_Problem statement_
Can you set down each of these lines word for word, with the pictures left out?

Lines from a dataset
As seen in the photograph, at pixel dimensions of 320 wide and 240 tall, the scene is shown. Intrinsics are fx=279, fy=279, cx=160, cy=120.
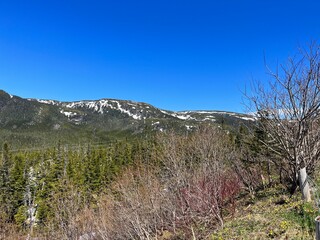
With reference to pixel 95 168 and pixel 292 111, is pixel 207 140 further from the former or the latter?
pixel 95 168

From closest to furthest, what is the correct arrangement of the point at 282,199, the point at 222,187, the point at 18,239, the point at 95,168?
the point at 282,199
the point at 222,187
the point at 18,239
the point at 95,168

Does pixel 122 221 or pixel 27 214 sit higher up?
pixel 122 221

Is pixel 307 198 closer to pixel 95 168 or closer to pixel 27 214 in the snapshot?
pixel 27 214

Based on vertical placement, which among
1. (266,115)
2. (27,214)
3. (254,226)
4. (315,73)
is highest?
(315,73)

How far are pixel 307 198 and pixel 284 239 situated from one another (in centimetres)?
212

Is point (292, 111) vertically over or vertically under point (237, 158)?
over

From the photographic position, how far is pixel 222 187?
10039mm

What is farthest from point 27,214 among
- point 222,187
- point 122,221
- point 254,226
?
point 254,226

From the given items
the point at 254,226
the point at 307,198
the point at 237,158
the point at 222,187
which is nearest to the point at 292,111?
the point at 307,198

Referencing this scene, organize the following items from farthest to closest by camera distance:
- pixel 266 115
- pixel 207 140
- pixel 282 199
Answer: pixel 207 140 → pixel 282 199 → pixel 266 115

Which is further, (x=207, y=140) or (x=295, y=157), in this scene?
(x=207, y=140)

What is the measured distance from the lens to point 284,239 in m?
5.77

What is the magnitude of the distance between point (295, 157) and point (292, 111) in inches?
→ 48.7

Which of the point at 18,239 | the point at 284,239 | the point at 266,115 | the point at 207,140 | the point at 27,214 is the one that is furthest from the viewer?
the point at 27,214
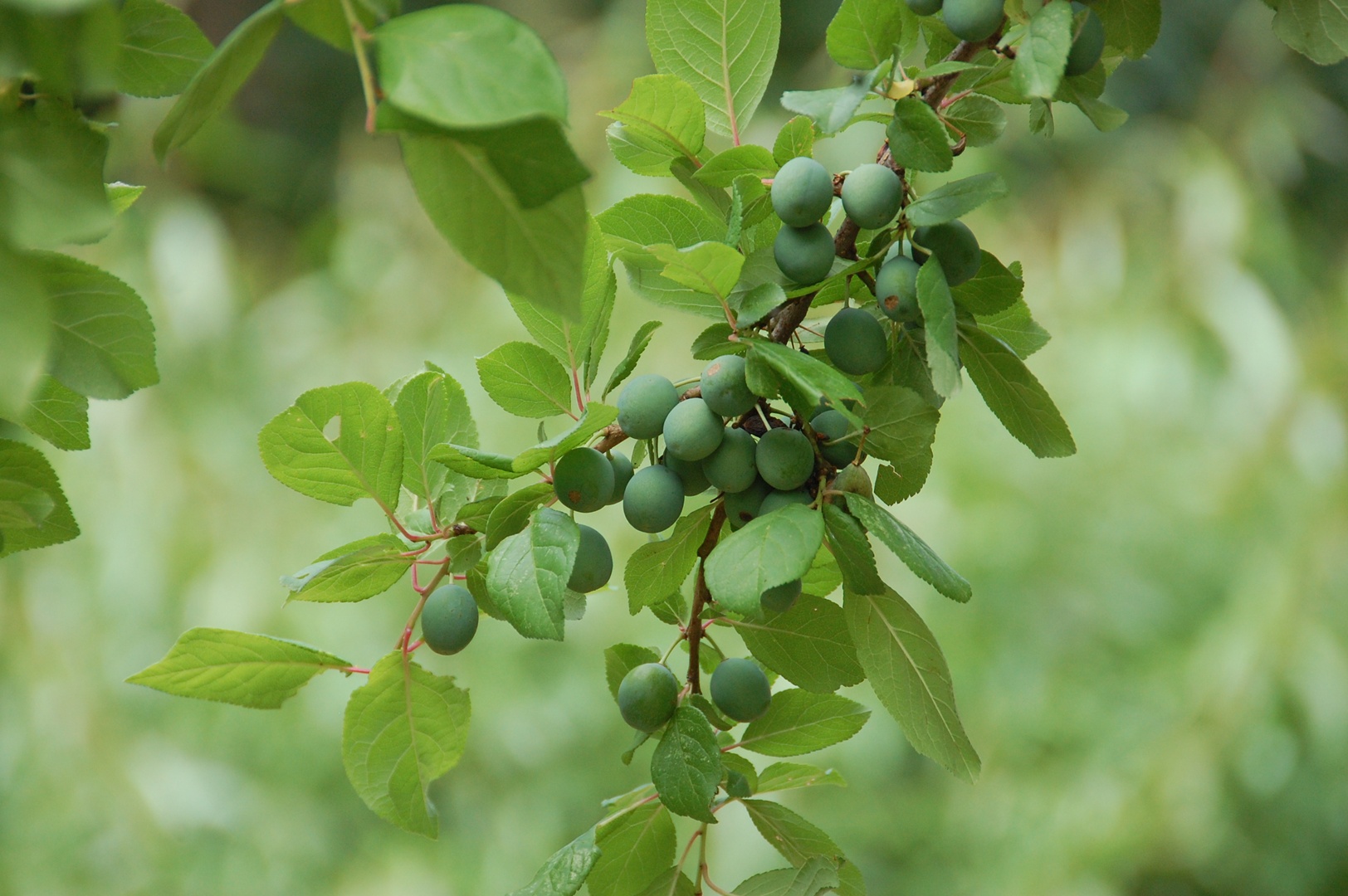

_Problem solution_
As seen in the photograph, at pixel dimensions of 320 wide and 240 tall, the scene is shown. Intrinsics are fx=279, fy=279, cx=160, cy=120.
With reference to pixel 95 168 and pixel 292 111, is pixel 207 140 further from the former or the latter?
pixel 95 168

From closest to furthest, what is the correct arrangement of the point at 282,199, the point at 222,187, the point at 18,239, the point at 95,168?
the point at 282,199
the point at 222,187
the point at 18,239
the point at 95,168

Does pixel 122 221 or pixel 27 214 sit higher up?
pixel 122 221

Is pixel 307 198 closer to pixel 95 168 or closer to pixel 27 214 in the snapshot?
pixel 27 214

Based on vertical placement, which among
1. (266,115)
2. (27,214)
3. (254,226)
4. (315,73)
is highest?
(315,73)

How far are pixel 307 198 and pixel 284 239 situated from one another (in centimetres)?
212

Is point (292, 111) vertically over or vertically under point (237, 158)?
over

From the photographic position, how far is pixel 222 187?
10039mm

What is farthest from point 27,214 among
- point 222,187
- point 122,221
- point 254,226
?
point 254,226

From the given items
the point at 254,226
the point at 307,198
the point at 237,158
the point at 222,187
which is nearest to the point at 292,111?
the point at 307,198

Referencing this scene, organize the following items from farthest to closest by camera distance:
- pixel 266 115
- pixel 207 140
- pixel 282 199
Answer: pixel 207 140 → pixel 282 199 → pixel 266 115

Which is further, (x=207, y=140) or (x=295, y=157), in this scene?
(x=207, y=140)

What is the measured distance from the lens to point 284,239 in m?
5.77

What is the magnitude of the distance between point (295, 157) and point (292, 111) in inches?
→ 48.7

Which of the point at 18,239 | the point at 284,239 | the point at 266,115 | the point at 207,140 | the point at 27,214 is the one that is furthest from the viewer?
the point at 27,214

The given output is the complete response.